Oggi è sempre la stessa città che rimette sugli scudi un simbolo internazionale? Sì. Lo sta facendo con un documentario. Lo sta facendo con una discreta manifestazione di interesse da parte della pubblica amministrazione. Lo sta facendo grazie a Philippe Camperio, 44 anni, imprenditore italo-ginevrino (la famiglia è originaria milanese), attivo nel settore del lusso, che con la nuova proprietà “rappresentata da un collettivo di investitori” (come ricorda un comunicato dell’amministrazione comunale) ridarà vita allo storico marchio e allo stabilimento che ha sede nella zona industriale D5 a Spinetta Marengo.
“Dear vittorio, you may remember me…my name is Robert Redford. Così inizia la lettera che Robert Redford scrisse a uno degli eredi della famiglia Borsalino per richiedere il cappello che aveva visto indossato da Mastroianni in ‘8½’ di Fellini. In questa lettera è condensata la storia del cappello Borsalino: un oggetto fatto con amore e passione ad Alessandria, una piccola città di provincia del nord Italia, e sbarcato poi in tutto il mondo fino a diventare esso stesso sinonimo di cappello e salire nella sfera del mito”.
Così si legge sul sito dedicato al film documentario ‘Borsalino City’ della torinese Enrica Viola che in 75 minuti rende omaggio al cappello e racconta di come il sogno imprenditoriale di Giuseppe Borsalino abbia fatto innamorare “la fabbrica dei sogni”, il cinema, e reso il Borsalino il cappello più celebre nel mondo.

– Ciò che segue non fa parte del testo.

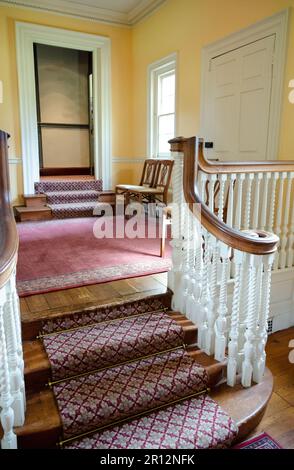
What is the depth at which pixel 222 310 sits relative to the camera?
6.32 ft

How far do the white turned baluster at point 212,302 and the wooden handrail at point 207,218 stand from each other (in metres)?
0.10

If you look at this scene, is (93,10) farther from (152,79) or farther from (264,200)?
(264,200)

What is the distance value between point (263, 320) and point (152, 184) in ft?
10.8

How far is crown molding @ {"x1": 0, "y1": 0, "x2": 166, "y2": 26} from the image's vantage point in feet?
15.7

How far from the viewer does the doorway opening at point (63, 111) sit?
687 cm

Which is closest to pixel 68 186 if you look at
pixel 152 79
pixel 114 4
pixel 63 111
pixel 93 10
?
pixel 152 79

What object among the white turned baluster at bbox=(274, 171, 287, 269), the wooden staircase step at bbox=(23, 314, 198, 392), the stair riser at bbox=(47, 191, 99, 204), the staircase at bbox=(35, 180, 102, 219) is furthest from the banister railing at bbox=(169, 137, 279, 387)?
the stair riser at bbox=(47, 191, 99, 204)

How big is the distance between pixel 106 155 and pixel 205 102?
2.21 meters

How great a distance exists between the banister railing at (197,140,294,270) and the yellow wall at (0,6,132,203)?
11.3 ft

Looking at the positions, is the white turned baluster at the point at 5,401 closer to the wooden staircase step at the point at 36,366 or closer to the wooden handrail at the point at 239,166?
the wooden staircase step at the point at 36,366

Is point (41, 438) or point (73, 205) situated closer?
point (41, 438)

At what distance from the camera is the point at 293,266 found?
9.73 feet

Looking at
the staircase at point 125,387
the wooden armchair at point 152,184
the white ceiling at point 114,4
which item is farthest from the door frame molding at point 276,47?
the white ceiling at point 114,4
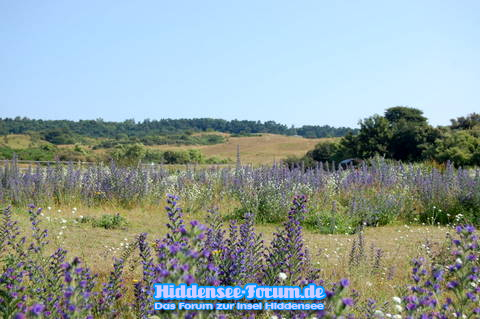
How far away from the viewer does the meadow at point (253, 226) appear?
3418 mm

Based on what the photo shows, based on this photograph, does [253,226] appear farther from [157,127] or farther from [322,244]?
[157,127]

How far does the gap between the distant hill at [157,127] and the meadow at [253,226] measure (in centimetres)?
8628

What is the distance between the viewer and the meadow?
3.42 meters

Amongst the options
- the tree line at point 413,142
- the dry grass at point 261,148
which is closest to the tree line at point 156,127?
the dry grass at point 261,148

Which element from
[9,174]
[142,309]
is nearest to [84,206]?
[9,174]

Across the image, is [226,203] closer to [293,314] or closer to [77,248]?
[77,248]

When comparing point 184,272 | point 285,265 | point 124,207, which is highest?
point 184,272

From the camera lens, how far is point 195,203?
10.7 meters

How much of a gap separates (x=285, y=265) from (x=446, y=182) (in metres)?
8.39

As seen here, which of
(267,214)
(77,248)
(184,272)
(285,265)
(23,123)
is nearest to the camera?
(184,272)

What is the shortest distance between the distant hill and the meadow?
86.3 meters

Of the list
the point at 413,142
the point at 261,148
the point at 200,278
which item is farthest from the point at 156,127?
the point at 200,278

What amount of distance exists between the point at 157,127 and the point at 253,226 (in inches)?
4918

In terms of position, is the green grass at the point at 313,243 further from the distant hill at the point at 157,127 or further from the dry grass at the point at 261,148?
the distant hill at the point at 157,127
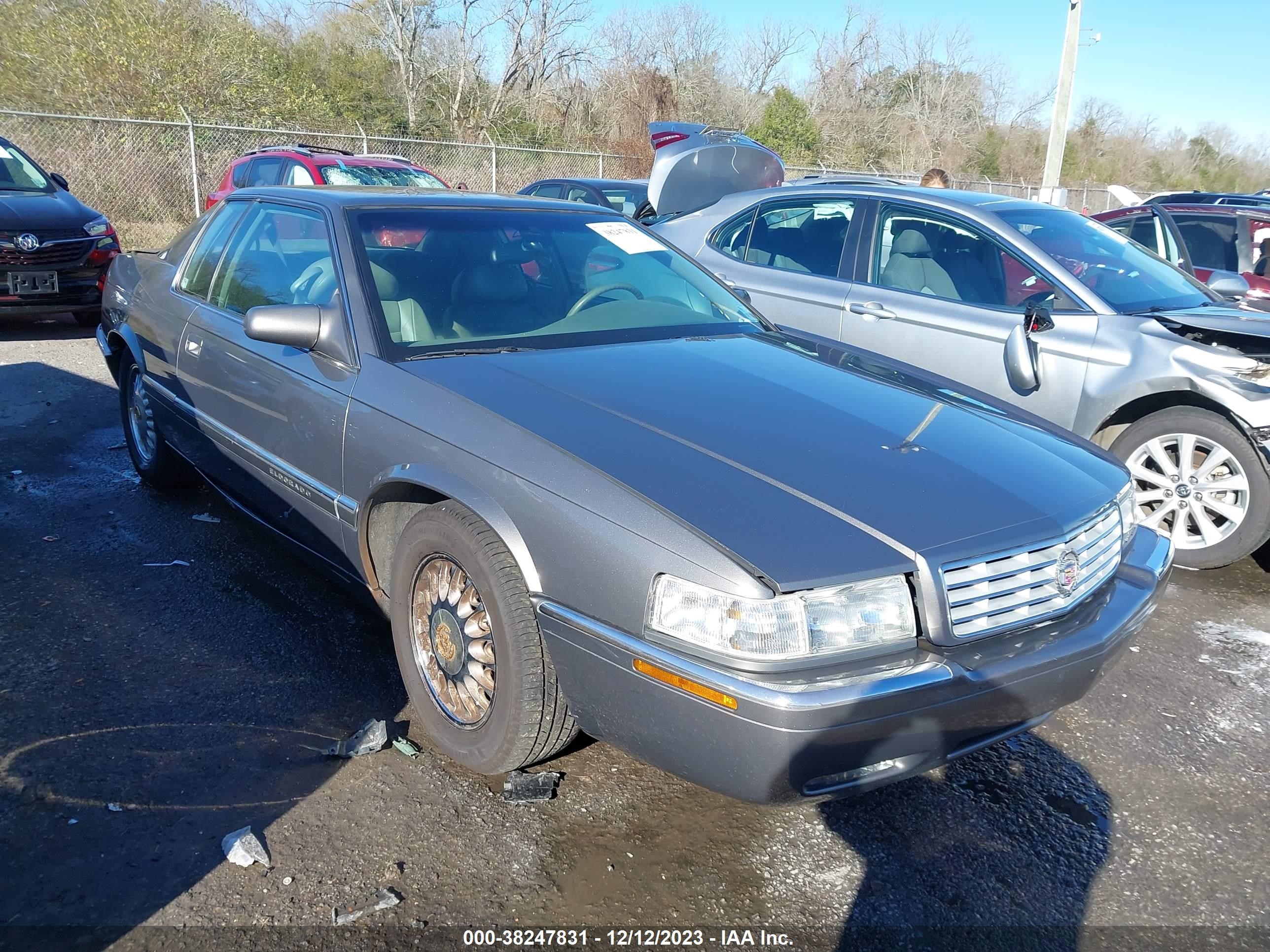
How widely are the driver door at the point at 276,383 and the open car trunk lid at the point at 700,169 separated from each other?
3582mm

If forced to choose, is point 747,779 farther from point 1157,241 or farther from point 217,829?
point 1157,241

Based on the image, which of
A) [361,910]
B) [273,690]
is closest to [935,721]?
[361,910]

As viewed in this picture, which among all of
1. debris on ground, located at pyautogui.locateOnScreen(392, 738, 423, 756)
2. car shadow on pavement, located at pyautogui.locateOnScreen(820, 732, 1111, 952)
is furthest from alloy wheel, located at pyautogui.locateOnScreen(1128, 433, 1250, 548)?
debris on ground, located at pyautogui.locateOnScreen(392, 738, 423, 756)

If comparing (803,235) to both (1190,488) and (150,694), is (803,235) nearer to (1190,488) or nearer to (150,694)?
(1190,488)

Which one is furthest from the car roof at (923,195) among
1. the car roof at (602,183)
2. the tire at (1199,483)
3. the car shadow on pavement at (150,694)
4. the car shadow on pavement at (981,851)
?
the car roof at (602,183)

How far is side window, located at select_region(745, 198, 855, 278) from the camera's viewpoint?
5.75 meters

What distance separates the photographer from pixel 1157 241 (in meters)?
8.16

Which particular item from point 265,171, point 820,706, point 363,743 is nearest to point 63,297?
point 265,171

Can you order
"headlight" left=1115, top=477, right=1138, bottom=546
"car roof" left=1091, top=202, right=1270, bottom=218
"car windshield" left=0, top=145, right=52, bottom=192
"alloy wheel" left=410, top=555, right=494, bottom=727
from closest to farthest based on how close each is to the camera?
"alloy wheel" left=410, top=555, right=494, bottom=727, "headlight" left=1115, top=477, right=1138, bottom=546, "car roof" left=1091, top=202, right=1270, bottom=218, "car windshield" left=0, top=145, right=52, bottom=192

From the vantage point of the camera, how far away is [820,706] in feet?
6.75

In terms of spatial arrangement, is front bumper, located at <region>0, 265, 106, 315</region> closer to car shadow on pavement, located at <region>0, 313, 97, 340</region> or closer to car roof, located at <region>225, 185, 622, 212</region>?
car shadow on pavement, located at <region>0, 313, 97, 340</region>

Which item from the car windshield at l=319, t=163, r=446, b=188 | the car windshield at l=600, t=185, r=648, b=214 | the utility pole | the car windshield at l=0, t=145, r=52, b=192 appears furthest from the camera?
the utility pole

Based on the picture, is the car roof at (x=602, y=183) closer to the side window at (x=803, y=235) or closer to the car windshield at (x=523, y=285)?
the side window at (x=803, y=235)

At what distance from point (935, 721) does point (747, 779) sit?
45 centimetres
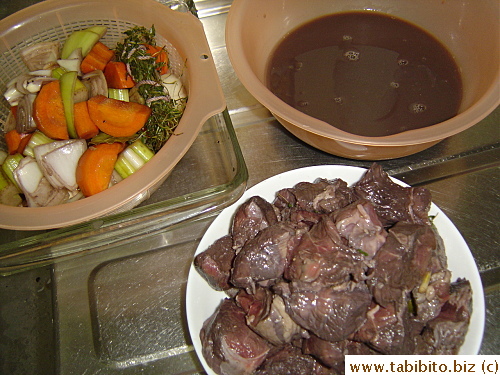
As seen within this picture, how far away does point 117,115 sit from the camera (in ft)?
5.72

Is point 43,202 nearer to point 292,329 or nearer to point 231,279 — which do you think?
point 231,279

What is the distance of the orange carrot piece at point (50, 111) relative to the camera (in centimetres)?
177

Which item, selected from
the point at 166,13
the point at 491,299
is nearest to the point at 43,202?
the point at 166,13

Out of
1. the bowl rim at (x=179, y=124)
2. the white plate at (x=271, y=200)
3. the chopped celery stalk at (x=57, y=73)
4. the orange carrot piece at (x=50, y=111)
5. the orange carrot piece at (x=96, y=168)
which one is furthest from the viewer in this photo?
the chopped celery stalk at (x=57, y=73)

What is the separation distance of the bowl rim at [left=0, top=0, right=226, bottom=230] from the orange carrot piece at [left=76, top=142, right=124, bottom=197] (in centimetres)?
12

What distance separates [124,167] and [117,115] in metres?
0.23

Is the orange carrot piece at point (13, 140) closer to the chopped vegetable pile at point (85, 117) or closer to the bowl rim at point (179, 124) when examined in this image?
the chopped vegetable pile at point (85, 117)

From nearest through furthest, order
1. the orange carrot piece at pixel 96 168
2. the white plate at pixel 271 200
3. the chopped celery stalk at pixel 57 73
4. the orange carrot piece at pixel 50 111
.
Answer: the white plate at pixel 271 200, the orange carrot piece at pixel 96 168, the orange carrot piece at pixel 50 111, the chopped celery stalk at pixel 57 73

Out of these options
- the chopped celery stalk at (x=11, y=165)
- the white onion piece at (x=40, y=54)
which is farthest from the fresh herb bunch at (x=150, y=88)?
the chopped celery stalk at (x=11, y=165)

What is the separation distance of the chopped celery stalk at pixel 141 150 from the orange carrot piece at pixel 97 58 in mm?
476

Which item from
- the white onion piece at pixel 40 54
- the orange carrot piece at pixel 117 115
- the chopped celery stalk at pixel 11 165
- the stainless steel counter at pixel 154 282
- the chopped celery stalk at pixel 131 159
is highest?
the white onion piece at pixel 40 54

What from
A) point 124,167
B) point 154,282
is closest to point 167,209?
point 124,167

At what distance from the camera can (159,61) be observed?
1942mm

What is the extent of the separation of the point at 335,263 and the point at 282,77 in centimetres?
106
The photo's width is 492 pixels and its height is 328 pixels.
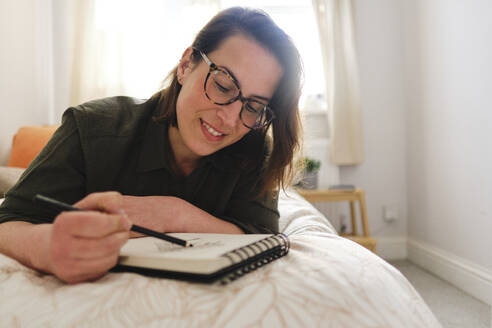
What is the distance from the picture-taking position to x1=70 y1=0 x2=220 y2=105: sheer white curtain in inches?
111

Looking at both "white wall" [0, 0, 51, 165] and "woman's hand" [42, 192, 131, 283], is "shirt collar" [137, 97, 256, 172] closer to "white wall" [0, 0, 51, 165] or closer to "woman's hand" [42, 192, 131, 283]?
"woman's hand" [42, 192, 131, 283]

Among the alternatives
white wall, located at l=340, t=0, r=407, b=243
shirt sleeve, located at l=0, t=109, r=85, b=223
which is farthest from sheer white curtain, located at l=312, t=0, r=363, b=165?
shirt sleeve, located at l=0, t=109, r=85, b=223

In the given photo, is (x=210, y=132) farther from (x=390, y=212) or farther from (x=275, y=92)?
(x=390, y=212)

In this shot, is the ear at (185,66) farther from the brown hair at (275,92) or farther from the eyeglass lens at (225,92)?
the eyeglass lens at (225,92)

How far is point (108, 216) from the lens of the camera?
1.73ft

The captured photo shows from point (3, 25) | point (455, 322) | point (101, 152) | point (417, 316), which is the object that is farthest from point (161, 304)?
point (3, 25)

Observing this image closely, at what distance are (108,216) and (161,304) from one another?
0.44ft

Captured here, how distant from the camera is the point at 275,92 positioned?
1.03m

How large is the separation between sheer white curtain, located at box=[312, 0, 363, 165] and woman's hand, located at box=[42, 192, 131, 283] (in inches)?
99.8

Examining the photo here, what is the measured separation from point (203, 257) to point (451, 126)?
2216mm

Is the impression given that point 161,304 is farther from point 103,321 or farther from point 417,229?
Answer: point 417,229

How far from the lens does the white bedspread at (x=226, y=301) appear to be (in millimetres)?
489

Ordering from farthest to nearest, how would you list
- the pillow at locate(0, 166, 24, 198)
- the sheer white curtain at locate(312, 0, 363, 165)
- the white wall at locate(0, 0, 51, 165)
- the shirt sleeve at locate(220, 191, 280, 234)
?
the sheer white curtain at locate(312, 0, 363, 165), the white wall at locate(0, 0, 51, 165), the pillow at locate(0, 166, 24, 198), the shirt sleeve at locate(220, 191, 280, 234)

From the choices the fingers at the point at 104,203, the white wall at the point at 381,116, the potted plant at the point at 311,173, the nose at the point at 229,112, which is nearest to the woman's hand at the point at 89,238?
the fingers at the point at 104,203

Ma Alessandria è anche la città che non è riuscita a rilevare, nemmeno costituendo una apposita compagnia finanziaria, la Borsalino finita nelle mani di imprenditori astigiani. Ed è sempre Alessandria che ha fatto vivere solo l’azienda del passato, celebrando se stessa in foto in bianco e nero, in eventi che hanno ripercorso il grande mecenatismo della Borsalino, nei ricordi ripetuti del ‘come eravamo’. Però di futuro, niente. Se “Torino non ha nulla che parli di vino del Piemonte”, come ha recentemente dichiarato in modo molto franco Sergio Chiamparino, presidente della giunta regionale, Alessandria certo non parla dello storico cappello. All’ignaro turista che sbarca per la prima volta in città si mostra solo una flebile traccia dello storico passato. Il Palazzo Borsalino oggi, per fortuna, è occupato dall’Ateneo del Piemonte Orientale che presidia l’ultima storica testimonianza. Il museo del cappello ha invece avuto vita difficile fra rarefatte aperture e un futuro molto proclamato e per ora solo sulla carta di una nuova sede, sempre all’interno del palazzo omonimo.
Questa è l’Alessandria che chiede per bocca degli amministratori di Palazzo Rosso agli imprenditori di essere più propositivi, ma sui fondamentali rischia sempre di scivolare. Oggi c’è Philippe Camperio con progetti di sviluppo industriale e rilancio dell’immagine. Lui vuole fare del capoluogo il palcoscenico di una rinnovata stagione internazionale del cappello più famoso al mondo. Ad Alessandria tocca, se ci riesce, fare la propria parte.